14.2.2 Advies archeoloog
Alvorens het bevoegd gezag beslist over een vergunning als bedoeld in lid 14.2.1 winnen zij advies in bij de archeologisch deskundige omtrent de vraag of de door het verlenen van de omgevingsvergunning geen onevenredige afbreuk wordt of kan worden gedaan aan de archeologische waarden, en zo ja welke voorwaarden dienen te worden gesteld. In sommige gevallen volstaat een archeologische quickscan als duidelijk is dat de geplande ingrepen geen onevenredige afbreuk doen aan de aanwezige archeologische waarden.
14.2.3 Voorwaarden
Indien uit het in lid 14.2.1 genoemde rapport of de in lid 14.2.2 genoemde quickscan blijkt dat de archeologische waarden van de gronden door het verlenen van de omgevingsvergunning voor het bouwen zullen worden verstoord, kan het bevoegd gezag één of meer van de volgende voorwaarden verbinden aan de omgevingsvergunning:
-
de verplichting tot het treffen van technische maatregelen, waardoor de archeologische waarden in de bodem kunnen worden behouden;
-
de verplichting tot het doen van opgravingen;
-
de verplichting de werken of werkzaamheden die leiden tot de bodemverstoring, te laten begeleiden door een deskundige op het terrein van archeologische monumentenzorg die voldoet aan door het bevoegd gezag bij de vergunning te stellen kwalificaties.

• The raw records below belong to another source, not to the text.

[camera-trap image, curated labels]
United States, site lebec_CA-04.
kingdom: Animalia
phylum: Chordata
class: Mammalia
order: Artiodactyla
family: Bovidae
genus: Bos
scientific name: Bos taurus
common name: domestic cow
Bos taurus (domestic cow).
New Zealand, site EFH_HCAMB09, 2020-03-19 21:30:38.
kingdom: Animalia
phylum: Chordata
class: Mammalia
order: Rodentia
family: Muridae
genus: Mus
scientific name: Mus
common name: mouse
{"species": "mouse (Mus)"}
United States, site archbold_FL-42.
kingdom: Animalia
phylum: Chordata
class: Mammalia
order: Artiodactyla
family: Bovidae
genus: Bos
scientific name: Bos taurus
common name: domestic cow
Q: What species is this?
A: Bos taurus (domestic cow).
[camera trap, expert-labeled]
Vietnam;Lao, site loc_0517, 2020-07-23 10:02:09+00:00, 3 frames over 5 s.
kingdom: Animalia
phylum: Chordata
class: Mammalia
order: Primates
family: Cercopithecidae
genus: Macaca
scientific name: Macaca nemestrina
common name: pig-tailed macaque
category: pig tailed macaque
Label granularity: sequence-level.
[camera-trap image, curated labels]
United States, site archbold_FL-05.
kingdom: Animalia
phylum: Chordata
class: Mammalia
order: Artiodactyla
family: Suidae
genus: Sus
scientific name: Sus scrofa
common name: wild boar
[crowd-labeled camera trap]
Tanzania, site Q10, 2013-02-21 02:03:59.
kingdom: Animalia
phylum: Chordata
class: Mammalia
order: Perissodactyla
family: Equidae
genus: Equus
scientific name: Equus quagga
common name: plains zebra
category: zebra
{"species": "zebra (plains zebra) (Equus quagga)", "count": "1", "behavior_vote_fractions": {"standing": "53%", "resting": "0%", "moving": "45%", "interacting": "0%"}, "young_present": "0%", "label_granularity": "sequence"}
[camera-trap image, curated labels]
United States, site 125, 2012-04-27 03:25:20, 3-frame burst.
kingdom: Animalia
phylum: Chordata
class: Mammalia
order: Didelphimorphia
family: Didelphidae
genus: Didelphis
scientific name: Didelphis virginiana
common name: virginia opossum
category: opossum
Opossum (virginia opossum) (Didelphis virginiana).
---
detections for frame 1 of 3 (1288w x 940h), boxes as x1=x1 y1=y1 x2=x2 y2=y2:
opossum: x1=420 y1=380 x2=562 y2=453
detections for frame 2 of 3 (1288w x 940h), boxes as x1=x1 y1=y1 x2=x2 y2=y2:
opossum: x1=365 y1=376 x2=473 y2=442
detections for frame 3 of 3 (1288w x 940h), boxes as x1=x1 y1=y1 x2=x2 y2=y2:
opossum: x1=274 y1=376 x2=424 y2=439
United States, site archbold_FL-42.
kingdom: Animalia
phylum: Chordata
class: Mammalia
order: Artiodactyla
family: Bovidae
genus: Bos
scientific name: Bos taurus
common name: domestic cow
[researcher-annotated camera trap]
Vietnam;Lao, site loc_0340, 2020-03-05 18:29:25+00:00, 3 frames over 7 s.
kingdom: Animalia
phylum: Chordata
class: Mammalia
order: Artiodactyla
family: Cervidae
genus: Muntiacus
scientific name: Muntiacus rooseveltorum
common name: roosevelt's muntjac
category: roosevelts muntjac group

14.3 Omgevingsvergunning voor het uitvoeren van werken, geen bouwwerk zijnde, of van werkzaamheden
14.3.1 Vergunningplicht
Het is verboden zonder of in afwijking van een omgevingsvergunning van het bevoegd gezag, de volgende werken, geen bouwwerken zijnde, en werkzaamheden uit te voeren, ongeacht het bepaalde in de regels bij de andere op deze regels van toepassing zijnde bestemmingen:
-
het ontgronden, afgraven (waaronder het verwijderen van funderingen en graven van watergangen en waterpartijen), egaliseren en ophogen van gronden en/of het anderszins ingrijpend wijzigen van de bodemstructuur;
-
het uitvoeren van overige grondbewerkingen;
-
het verwijderen en/of aanbrengen van bomen en diepwortelende beplanting;
-
het aanleggen van ondergrondse energie-, transport- en of communicatieleidingen.
14.3.2 Uitzonderingen
Het bepaalde in lid 14.3.1 is niet van toepassing op werken, geen bouwwerken zijnde, en werkzaamheden die:
-
het normale onderhoud betreffen;
-
het onderhoud aan de watergangen betreffen;
-
reeds in uitvoering zijn op het tijdstip van inwerkingtreding van dit plan;
-
in het kader van archeologisch onderzoek en het doen van opgravingen worden uitgevoerd, mits verricht door een daartoe bevoegde instantie;
-
niet dieper gaan dan 0,40 m beneden het maaiveld en een kleinere oppervlakte dan 1.000 m2 beslaan.
14.3.3 Toetsingscriteria
De in lid 14.3.1 genoemde vergunning kan slechts worden verleend indien geen onevenredige afbreuk wordt gedaan aan de archeologische waarden van de gronden.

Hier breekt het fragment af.